-------- Dataset

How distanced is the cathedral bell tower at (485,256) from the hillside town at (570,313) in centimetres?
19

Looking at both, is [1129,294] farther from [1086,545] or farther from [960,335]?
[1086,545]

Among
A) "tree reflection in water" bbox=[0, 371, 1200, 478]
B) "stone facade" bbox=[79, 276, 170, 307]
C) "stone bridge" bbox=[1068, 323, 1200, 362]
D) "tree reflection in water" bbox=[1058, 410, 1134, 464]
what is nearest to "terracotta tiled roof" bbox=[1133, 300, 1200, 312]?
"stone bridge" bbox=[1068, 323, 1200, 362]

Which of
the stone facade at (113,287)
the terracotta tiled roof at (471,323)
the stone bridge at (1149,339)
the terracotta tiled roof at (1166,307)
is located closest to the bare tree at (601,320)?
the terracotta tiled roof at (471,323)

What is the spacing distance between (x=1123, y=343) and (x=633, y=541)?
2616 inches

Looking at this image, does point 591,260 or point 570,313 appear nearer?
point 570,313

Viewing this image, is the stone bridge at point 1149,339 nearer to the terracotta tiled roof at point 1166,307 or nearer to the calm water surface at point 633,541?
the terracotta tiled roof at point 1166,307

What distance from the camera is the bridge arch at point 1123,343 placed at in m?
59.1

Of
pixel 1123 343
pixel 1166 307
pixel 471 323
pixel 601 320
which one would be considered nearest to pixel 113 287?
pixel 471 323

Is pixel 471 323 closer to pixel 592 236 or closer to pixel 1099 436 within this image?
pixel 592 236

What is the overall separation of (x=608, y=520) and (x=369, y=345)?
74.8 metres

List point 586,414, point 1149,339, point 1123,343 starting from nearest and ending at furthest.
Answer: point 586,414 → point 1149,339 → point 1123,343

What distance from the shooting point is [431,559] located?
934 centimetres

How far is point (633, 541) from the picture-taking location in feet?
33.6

----------------
-------- Dataset

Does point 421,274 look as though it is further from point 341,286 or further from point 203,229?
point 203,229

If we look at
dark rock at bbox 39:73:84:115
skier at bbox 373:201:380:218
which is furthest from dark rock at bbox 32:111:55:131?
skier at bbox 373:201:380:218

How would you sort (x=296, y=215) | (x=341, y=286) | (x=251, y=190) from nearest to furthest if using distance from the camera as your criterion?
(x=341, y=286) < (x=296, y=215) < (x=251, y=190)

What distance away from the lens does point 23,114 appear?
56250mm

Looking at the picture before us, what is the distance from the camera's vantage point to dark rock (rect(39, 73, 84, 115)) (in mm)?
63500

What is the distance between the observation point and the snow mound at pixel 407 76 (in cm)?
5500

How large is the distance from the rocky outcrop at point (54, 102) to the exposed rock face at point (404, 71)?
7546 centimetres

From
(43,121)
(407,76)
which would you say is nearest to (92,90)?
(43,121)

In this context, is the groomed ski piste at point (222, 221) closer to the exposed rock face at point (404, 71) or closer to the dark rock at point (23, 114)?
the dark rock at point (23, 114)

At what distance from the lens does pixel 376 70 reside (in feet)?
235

----------------
-------- Dataset

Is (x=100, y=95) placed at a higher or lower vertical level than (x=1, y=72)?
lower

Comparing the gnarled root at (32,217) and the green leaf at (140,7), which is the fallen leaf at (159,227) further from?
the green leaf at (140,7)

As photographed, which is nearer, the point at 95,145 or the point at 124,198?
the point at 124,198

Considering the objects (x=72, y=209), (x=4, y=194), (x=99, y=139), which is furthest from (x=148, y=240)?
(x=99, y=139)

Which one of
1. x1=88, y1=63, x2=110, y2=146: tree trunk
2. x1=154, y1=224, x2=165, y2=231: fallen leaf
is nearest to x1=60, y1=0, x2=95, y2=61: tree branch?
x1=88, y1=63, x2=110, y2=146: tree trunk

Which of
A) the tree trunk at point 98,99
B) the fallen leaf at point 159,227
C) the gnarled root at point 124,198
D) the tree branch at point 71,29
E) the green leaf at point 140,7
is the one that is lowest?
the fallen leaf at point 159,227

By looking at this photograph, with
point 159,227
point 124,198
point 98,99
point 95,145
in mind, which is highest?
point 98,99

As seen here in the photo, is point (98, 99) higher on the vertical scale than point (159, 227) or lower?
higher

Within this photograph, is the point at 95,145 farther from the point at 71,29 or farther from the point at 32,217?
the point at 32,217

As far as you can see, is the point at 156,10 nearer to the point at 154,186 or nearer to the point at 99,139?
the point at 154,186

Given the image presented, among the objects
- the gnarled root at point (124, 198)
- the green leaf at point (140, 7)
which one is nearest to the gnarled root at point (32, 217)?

----------------

## What is expected
Could you copy out the lines from the one containing "How distanced is" to the one containing "2616 inches", word for word?

## Result
How distanced is the cathedral bell tower at (485,256) from the hillside town at (570,313) in centimetres?
19

Looking at both, is [1129,294] farther from [1086,545] or farther from [960,335]?
[1086,545]

Among
A) "tree reflection in water" bbox=[0, 371, 1200, 478]
B) "stone facade" bbox=[79, 276, 170, 307]
C) "stone bridge" bbox=[1068, 323, 1200, 362]
D) "tree reflection in water" bbox=[1058, 410, 1134, 464]
what is nearest to "terracotta tiled roof" bbox=[1133, 300, 1200, 312]?
"stone bridge" bbox=[1068, 323, 1200, 362]

Which of
the stone facade at (113,287)
the terracotta tiled roof at (471,323)
the stone bridge at (1149,339)
the terracotta tiled roof at (1166,307)
is located closest to the bare tree at (601,320)?
the terracotta tiled roof at (471,323)

What is the spacing distance between (x=1123, y=343) and (x=633, y=541)?
2616 inches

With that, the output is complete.